* **REQUIRED ACTION**
What lines in the entries hold the string "Your"? List them.
----- EXCERPTED DATA
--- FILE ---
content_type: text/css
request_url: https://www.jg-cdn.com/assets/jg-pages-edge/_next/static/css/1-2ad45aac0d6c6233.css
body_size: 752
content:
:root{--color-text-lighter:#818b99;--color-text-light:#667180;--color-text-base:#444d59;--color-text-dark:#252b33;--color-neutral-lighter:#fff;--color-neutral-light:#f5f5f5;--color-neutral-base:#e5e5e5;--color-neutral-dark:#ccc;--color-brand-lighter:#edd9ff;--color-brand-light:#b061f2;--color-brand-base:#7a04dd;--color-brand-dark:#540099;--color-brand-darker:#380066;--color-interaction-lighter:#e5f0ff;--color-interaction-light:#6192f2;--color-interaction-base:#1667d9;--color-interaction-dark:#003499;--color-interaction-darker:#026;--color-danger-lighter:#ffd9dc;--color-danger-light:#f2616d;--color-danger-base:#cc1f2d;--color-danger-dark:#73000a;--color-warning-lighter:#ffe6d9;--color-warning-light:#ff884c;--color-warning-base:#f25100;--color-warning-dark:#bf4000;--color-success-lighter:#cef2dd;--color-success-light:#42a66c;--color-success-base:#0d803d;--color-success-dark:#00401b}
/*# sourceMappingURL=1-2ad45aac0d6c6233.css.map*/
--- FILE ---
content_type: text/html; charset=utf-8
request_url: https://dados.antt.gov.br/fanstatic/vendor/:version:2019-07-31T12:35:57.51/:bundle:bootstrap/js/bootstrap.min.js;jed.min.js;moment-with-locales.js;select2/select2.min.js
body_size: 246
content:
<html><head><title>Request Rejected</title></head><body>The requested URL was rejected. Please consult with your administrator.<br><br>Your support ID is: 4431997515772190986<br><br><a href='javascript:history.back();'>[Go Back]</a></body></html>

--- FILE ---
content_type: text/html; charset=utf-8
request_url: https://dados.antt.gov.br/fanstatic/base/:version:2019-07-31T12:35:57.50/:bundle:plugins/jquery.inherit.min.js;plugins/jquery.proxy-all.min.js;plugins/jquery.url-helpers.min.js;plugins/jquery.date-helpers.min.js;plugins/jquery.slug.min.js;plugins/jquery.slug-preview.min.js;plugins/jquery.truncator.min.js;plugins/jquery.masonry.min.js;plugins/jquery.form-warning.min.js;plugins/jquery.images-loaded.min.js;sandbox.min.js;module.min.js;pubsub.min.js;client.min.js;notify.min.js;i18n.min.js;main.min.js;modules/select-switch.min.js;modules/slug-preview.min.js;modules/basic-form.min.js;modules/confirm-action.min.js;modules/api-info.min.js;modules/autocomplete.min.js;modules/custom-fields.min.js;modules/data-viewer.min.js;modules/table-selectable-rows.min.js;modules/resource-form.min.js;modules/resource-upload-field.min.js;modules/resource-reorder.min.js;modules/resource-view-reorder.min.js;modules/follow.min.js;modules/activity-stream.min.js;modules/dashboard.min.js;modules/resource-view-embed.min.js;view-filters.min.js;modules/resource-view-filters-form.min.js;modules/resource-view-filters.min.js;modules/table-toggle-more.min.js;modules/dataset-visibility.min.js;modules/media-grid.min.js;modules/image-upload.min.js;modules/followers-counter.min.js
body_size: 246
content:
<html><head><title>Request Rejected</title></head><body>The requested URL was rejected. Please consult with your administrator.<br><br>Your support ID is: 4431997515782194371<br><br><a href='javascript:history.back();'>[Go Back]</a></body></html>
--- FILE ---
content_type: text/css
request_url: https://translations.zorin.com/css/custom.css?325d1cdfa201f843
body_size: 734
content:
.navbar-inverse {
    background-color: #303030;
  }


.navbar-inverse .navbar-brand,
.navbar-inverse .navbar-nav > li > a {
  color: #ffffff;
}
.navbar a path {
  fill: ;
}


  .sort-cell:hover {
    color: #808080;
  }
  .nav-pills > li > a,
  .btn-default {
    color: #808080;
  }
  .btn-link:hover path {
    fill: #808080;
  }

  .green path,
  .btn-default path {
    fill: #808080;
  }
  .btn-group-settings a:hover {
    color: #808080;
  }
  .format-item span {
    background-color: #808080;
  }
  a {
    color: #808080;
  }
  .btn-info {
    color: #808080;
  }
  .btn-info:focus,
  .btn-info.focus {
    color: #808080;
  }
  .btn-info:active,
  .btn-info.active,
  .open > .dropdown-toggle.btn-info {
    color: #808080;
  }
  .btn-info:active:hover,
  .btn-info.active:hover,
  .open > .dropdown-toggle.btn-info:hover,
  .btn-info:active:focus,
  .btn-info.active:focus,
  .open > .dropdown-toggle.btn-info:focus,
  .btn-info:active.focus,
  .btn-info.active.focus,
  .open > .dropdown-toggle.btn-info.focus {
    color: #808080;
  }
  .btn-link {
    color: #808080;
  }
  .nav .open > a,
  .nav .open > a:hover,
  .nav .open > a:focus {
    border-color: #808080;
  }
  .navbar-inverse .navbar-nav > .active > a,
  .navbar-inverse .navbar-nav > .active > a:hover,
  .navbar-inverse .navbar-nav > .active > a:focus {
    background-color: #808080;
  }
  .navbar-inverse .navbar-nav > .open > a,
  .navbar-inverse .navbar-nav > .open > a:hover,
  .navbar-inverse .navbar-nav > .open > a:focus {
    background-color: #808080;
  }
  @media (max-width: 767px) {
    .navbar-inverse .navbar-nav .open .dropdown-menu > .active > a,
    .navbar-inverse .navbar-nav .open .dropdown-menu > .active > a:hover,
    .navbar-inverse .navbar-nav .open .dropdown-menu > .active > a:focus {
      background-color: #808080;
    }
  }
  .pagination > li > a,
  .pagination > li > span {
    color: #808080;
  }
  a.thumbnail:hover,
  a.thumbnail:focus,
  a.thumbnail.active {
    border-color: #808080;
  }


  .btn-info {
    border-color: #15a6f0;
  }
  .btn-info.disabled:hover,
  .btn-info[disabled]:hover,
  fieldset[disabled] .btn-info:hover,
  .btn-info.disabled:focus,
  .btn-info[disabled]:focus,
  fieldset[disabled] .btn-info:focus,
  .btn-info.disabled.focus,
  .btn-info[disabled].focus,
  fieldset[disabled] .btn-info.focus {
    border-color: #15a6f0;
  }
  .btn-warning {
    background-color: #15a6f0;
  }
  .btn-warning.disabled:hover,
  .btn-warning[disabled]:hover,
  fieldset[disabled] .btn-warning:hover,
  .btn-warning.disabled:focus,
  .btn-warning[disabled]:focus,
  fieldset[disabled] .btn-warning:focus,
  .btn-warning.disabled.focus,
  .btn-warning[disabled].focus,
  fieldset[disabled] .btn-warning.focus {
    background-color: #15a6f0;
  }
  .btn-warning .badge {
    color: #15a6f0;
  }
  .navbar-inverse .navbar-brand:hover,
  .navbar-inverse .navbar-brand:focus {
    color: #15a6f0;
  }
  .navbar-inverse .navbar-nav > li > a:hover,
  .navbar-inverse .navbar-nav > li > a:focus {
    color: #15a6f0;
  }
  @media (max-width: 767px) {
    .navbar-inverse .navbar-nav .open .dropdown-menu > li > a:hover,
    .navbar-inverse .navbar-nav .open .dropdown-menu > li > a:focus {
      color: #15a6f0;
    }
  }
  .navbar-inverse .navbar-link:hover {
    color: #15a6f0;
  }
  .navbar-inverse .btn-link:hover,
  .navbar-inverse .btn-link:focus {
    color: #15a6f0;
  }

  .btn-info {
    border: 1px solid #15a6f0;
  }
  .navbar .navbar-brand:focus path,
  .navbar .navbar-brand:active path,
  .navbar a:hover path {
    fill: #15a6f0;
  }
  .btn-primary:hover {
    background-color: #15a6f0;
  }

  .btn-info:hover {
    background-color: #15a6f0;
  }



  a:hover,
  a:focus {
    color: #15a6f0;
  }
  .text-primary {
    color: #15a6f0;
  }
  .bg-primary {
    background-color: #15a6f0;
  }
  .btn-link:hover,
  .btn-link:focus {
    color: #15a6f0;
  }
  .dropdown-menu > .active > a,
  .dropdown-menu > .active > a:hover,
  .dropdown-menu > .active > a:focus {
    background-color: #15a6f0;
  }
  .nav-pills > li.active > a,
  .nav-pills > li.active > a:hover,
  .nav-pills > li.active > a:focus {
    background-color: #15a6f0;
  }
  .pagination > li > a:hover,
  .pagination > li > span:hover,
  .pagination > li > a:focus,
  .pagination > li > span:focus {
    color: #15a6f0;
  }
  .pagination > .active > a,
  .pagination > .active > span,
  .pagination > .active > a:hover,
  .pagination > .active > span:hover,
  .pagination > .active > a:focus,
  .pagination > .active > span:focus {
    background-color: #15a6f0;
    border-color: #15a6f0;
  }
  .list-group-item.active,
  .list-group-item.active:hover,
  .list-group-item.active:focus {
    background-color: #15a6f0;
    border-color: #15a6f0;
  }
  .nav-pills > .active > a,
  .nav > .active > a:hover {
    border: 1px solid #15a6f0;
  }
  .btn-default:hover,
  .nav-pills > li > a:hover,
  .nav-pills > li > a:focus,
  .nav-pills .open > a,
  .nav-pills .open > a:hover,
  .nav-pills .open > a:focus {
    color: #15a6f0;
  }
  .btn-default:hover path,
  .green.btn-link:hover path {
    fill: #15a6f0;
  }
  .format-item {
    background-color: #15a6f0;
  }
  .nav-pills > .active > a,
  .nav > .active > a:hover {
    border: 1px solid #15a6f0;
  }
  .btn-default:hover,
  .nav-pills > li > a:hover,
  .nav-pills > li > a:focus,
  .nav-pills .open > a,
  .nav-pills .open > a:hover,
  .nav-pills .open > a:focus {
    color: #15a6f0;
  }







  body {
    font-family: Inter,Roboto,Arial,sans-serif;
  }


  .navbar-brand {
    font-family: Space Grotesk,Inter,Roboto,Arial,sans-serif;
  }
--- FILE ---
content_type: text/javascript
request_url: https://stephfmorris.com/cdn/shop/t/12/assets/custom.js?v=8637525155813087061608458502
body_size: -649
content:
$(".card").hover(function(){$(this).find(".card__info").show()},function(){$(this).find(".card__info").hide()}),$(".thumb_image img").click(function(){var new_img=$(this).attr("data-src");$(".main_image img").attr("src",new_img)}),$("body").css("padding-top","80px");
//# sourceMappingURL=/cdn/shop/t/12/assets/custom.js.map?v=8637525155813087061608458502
----------
* **ANSWER TO THE EXERCISE**
<html><head><title>Request Rejected</title></head><body>The requested URL was rejected. Please consult with your administrator.<br><br>Your support ID is: 4431997515772190986<br><br><a href='javascript:history.back();'>[Go Back]</a></body></html>
<html><head><title>Request Rejected</title></head><body>The requested URL was rejected. Please consult with your administrator.<br><br>Your support ID is: 4431997515782194371<br><br><a href='javascript:history.back();'>[Go Back]</a></body></html>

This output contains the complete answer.